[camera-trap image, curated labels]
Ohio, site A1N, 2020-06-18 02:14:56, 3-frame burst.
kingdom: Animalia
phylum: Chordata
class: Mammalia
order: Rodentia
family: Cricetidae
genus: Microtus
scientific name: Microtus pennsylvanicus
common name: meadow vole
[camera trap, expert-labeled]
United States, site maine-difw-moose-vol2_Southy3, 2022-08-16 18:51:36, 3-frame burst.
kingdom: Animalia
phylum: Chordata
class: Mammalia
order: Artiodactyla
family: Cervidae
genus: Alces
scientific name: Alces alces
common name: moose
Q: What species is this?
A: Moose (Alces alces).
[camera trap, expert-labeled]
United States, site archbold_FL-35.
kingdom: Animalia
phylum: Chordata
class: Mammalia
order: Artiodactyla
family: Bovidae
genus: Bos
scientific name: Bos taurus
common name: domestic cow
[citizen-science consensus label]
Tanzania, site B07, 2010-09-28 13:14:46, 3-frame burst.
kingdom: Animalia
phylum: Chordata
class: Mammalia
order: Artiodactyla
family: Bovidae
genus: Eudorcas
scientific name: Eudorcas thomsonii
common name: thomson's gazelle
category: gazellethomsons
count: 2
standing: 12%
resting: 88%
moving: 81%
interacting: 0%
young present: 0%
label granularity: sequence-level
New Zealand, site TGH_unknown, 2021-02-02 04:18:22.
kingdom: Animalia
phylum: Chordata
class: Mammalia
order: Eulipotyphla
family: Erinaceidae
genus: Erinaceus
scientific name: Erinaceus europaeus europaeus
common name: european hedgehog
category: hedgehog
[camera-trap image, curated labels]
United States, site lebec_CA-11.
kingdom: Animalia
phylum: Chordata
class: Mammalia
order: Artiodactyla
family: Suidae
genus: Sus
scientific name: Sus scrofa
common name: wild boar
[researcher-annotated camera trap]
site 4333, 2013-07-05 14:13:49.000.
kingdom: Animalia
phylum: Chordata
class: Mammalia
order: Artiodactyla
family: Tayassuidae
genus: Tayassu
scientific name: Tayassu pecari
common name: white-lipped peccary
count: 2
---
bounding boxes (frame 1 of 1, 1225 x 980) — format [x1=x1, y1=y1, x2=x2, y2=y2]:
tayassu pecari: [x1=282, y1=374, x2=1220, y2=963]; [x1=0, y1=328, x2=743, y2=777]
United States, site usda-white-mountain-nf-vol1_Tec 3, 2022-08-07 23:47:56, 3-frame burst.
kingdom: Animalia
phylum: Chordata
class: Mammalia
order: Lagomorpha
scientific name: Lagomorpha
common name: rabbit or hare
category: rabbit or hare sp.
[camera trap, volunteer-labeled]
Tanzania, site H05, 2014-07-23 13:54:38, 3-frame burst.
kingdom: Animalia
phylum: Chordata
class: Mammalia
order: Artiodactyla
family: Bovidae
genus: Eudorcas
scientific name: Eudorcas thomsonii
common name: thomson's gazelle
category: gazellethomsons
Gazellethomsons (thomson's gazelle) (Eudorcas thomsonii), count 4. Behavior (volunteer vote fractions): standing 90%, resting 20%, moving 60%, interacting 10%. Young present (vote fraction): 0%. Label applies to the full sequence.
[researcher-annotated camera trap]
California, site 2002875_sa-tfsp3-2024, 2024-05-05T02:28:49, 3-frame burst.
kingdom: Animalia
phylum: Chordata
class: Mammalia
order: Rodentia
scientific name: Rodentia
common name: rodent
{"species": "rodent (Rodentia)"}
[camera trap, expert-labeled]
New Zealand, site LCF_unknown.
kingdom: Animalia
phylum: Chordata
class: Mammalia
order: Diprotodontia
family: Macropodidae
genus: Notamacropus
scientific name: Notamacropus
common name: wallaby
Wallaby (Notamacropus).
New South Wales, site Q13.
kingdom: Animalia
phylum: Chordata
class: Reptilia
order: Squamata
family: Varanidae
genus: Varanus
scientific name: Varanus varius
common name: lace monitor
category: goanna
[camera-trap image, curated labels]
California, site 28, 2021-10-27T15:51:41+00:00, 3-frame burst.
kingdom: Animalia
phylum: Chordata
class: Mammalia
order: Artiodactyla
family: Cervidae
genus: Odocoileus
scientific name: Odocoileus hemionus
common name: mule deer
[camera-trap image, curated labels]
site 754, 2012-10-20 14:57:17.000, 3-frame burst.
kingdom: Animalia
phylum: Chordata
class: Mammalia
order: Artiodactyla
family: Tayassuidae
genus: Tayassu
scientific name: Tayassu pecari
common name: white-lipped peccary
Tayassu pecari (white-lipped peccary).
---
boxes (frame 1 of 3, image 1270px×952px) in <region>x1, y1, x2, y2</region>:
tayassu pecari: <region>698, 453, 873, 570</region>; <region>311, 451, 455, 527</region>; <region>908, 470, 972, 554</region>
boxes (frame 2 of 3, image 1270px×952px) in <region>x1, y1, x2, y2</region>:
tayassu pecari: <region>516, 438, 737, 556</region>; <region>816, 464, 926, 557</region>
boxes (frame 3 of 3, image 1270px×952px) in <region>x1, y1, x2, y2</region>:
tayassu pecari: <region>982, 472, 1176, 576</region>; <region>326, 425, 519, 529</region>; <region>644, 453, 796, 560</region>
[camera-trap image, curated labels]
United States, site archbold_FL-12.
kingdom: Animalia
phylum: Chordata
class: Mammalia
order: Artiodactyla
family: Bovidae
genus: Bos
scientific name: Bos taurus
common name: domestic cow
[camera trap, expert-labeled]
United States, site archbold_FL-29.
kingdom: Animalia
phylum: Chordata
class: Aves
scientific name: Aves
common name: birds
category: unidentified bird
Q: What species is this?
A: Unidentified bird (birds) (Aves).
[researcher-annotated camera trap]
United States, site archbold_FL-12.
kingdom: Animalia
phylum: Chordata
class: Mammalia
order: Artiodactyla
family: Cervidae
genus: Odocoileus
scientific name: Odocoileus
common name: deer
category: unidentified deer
——————
> WHAT IS BEING ASKED
Please output every record exactly as it appears.

> REPLY TO THE TASK
[camera-trap image, curated labels]
Ohio, site A1N, 2020-06-18 02:14:56, 3-frame burst.
kingdom: Animalia
phylum: Chordata
class: Mammalia
order: Rodentia
family: Cricetidae
genus: Microtus
scientific name: Microtus pennsylvanicus
common name: meadow vole
[camera trap, expert-labeled]
United States, site maine-difw-moose-vol2_Southy3, 2022-08-16 18:51:36, 3-frame burst.
kingdom: Animalia
phylum: Chordata
class: Mammalia
order: Artiodactyla
family: Cervidae
genus: Alces
scientific name: Alces alces
common name: moose
Q: What species is this?
A: Moose (Alces alces).
[camera trap, expert-labeled]
United States, site archbold_FL-35.
kingdom: Animalia
phylum: Chordata
class: Mammalia
order: Artiodactyla
family: Bovidae
genus: Bos
scientific name: Bos taurus
common name: domestic cow
[citizen-science consensus label]
Tanzania, site B07, 2010-09-28 13:14:46, 3-frame burst.
kingdom: Animalia
phylum: Chordata
class: Mammalia
order: Artiodactyla
family: Bovidae
genus: Eudorcas
scientific name: Eudorcas thomsonii
common name: thomson's gazelle
category: gazellethomsons
count: 2
standing: 12%
resting: 88%
moving: 81%
interacting: 0%
young present: 0%
label granularity: sequence-level
New Zealand, site TGH_unknown, 2021-02-02 04:18:22.
kingdom: Animalia
phylum: Chordata
class: Mammalia
order: Eulipotyphla
family: Erinaceidae
genus: Erinaceus
scientific name: Erinaceus europaeus europaeus
common name: european hedgehog
category: hedgehog
[camera-trap image, curated labels]
United States, site lebec_CA-11.
kingdom: Animalia
phylum: Chordata
class: Mammalia
order: Artiodactyla
family: Suidae
genus: Sus
scientific name: Sus scrofa
common name: wild boar
[researcher-annotated camera trap]
site 4333, 2013-07-05 14:13:49.000.
kingdom: Animalia
phylum: Chordata
class: Mammalia
order: Artiodactyla
family: Tayassuidae
genus: Tayassu
scientific name: Tayassu pecari
common name: white-lipped peccary
count: 2
---
bounding boxes (frame 1 of 1, 1225 x 980) — format [x1=x1, y1=y1, x2=x2, y2=y2]:
tayassu pecari: [x1=282, y1=374, x2=1220, y2=963]; [x1=0, y1=328, x2=743, y2=777]
United States, site usda-white-mountain-nf-vol1_Tec 3, 2022-08-07 23:47:56, 3-frame burst.
kingdom: Animalia
phylum: Chordata
class: Mammalia
order: Lagomorpha
scientific name: Lagomorpha
common name: rabbit or hare
category: rabbit or hare sp.
[camera trap, volunteer-labeled]
Tanzania, site H05, 2014-07-23 13:54:38, 3-frame burst.
kingdom: Animalia
phylum: Chordata
class: Mammalia
order: Artiodactyla
family: Bovidae
genus: Eudorcas
scientific name: Eudorcas thomsonii
common name: thomson's gazelle
category: gazellethomsons
Gazellethomsons (thomson's gazelle) (Eudorcas thomsonii), count 4. Behavior (volunteer vote fractions): standing 90%, resting 20%, moving 60%, interacting 10%. Young present (vote fraction): 0%. Label applies to the full sequence.
[researcher-annotated camera trap]
California, site 2002875_sa-tfsp3-2024, 2024-05-05T02:28:49, 3-frame burst.
kingdom: Animalia
phylum: Chordata
class: Mammalia
order: Rodentia
scientific name: Rodentia
common name: rodent
{"species": "rodent (Rodentia)"}
[camera trap, expert-labeled]
New Zealand, site LCF_unknown.
kingdom: Animalia
phylum: Chordata
class: Mammalia
order: Diprotodontia
family: Macropodidae
genus: Notamacropus
scientific name: Notamacropus
common name: wallaby
Wallaby (Notamacropus).
New South Wales, site Q13.
kingdom: Animalia
phylum: Chordata
class: Reptilia
order: Squamata
family: Varanidae
genus: Varanus
scientific name: Varanus varius
common name: lace monitor
category: goanna
[camera-trap image, curated labels]
California, site 28, 2021-10-27T15:51:41+00:00, 3-frame burst.
kingdom: Animalia
phylum: Chordata
class: Mammalia
order: Artiodactyla
family: Cervidae
genus: Odocoileus
scientific name: Odocoileus hemionus
common name: mule deer
[camera-trap image, curated labels]
site 754, 2012-10-20 14:57:17.000, 3-frame burst.
kingdom: Animalia
phylum: Chordata
class: Mammalia
order: Artiodactyla
family: Tayassuidae
genus: Tayassu
scientific name: Tayassu pecari
common name: white-lipped peccary
Tayassu pecari (white-lipped peccary).
---
boxes (frame 1 of 3, image 1270px×952px) in <region>x1, y1, x2, y2</region>:
tayassu pecari: <region>698, 453, 873, 570</region>; <region>311, 451, 455, 527</region>; <region>908, 470, 972, 554</region>
boxes (frame 2 of 3, image 1270px×952px) in <region>x1, y1, x2, y2</region>:
tayassu pecari: <region>516, 438, 737, 556</region>; <region>816, 464, 926, 557</region>
boxes (frame 3 of 3, image 1270px×952px) in <region>x1, y1, x2, y2</region>:
tayassu pecari: <region>982, 472, 1176, 576</region>; <region>326, 425, 519, 529</region>; <region>644, 453, 796, 560</region>
[camera-trap image, curated labels]
United States, site archbold_FL-12.
kingdom: Animalia
phylum: Chordata
class: Mammalia
order: Artiodactyla
family: Bovidae
genus: Bos
scientific name: Bos taurus
common name: domestic cow
[camera trap, expert-labeled]
United States, site archbold_FL-29.
kingdom: Animalia
phylum: Chordata
class: Aves
scientific name: Aves
common name: birds
category: unidentified bird
Q: What species is this?
A: Unidentified bird (birds) (Aves).
[researcher-annotated camera trap]
United States, site archbold_FL-12.
kingdom: Animalia
phylum: Chordata
class: Mammalia
order: Artiodactyla
family: Cervidae
genus: Odocoileus
scientific name: Odocoileus
common name: deer
category: unidentified deer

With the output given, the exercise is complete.